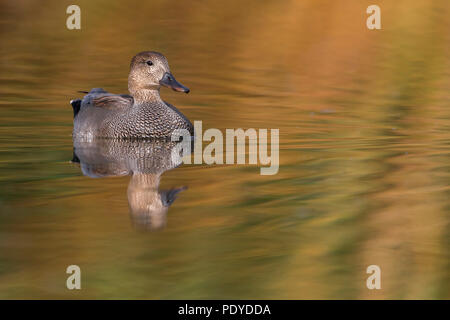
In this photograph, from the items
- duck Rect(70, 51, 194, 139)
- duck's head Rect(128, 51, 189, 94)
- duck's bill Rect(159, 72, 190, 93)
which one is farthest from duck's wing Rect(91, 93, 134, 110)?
duck's bill Rect(159, 72, 190, 93)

* * *

» **To do**: Rewrite the data above with "photograph" changed to "image" wherever it occurs, keeping all other text identical and omitting the pictures.

» **Full output**:
In this image, from the items
- duck Rect(70, 51, 194, 139)
- duck's head Rect(128, 51, 189, 94)
- duck's bill Rect(159, 72, 190, 93)
which one is farthest from duck's wing Rect(91, 93, 134, 110)?
duck's bill Rect(159, 72, 190, 93)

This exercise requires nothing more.